**WHAT THE TASK REQUIRES**
Write out every record below exactly as it appears.

**RAW DATA**
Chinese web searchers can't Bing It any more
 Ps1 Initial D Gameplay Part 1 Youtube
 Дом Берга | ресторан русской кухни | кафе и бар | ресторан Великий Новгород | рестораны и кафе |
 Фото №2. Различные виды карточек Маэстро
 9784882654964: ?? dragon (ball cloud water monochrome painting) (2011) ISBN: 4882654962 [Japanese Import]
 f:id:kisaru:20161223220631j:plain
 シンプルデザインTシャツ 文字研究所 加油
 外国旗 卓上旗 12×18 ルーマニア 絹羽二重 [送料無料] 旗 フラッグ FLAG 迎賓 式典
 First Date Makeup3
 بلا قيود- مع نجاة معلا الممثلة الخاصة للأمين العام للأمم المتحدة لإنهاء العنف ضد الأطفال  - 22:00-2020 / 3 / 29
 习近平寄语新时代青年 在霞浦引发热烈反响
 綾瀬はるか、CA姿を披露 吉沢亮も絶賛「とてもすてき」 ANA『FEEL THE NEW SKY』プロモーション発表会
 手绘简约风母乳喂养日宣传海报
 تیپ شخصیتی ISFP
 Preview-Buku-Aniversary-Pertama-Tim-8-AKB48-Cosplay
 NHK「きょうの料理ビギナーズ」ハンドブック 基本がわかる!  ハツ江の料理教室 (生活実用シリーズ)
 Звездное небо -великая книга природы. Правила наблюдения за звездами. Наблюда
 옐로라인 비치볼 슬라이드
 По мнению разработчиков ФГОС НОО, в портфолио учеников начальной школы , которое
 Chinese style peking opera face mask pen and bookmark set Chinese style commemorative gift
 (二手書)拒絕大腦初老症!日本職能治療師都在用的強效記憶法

**OUTPUT**
Chinese web searchers can't Bing It any more
 Ps1 Initial D Gameplay Part 1 Youtube
 Дом Берга | ресторан русской кухни | кафе и бар | ресторан Великий Новгород | рестораны и кафе |
 Фото №2. Различные виды карточек Маэстро
 9784882654964: ?? dragon (ball cloud water monochrome painting) (2011) ISBN: 4882654962 [Japanese Import]
 f:id:kisaru:20161223220631j:plain
 シンプルデザインTシャツ 文字研究所 加油
 外国旗 卓上旗 12×18 ルーマニア 絹羽二重 [送料無料] 旗 フラッグ FLAG 迎賓 式典
 First Date Makeup3
 بلا قيود- مع نجاة معلا الممثلة الخاصة للأمين العام للأمم المتحدة لإنهاء العنف ضد الأطفال  - 22:00-2020 / 3 / 29
 习近平寄语新时代青年 在霞浦引发热烈反响
 綾瀬はるか、CA姿を披露 吉沢亮も絶賛「とてもすてき」 ANA『FEEL THE NEW SKY』プロモーション発表会
 手绘简约风母乳喂养日宣传海报
 تیپ شخصیتی ISFP
 Preview-Buku-Aniversary-Pertama-Tim-8-AKB48-Cosplay
 NHK「きょうの料理ビギナーズ」ハンドブック 基本がわかる!  ハツ江の料理教室 (生活実用シリーズ)
 Звездное небо -великая книга природы. Правила наблюдения за звездами. Наблюда
 옐로라인 비치볼 슬라이드
 По мнению разработчиков ФГОС НОО, в портфолио учеников начальной школы , которое
 Chinese style peking opera face mask pen and bookmark set Chinese style commemorative gift
 (二手書)拒絕大腦初老症!日本職能治療師都在用的強效記憶法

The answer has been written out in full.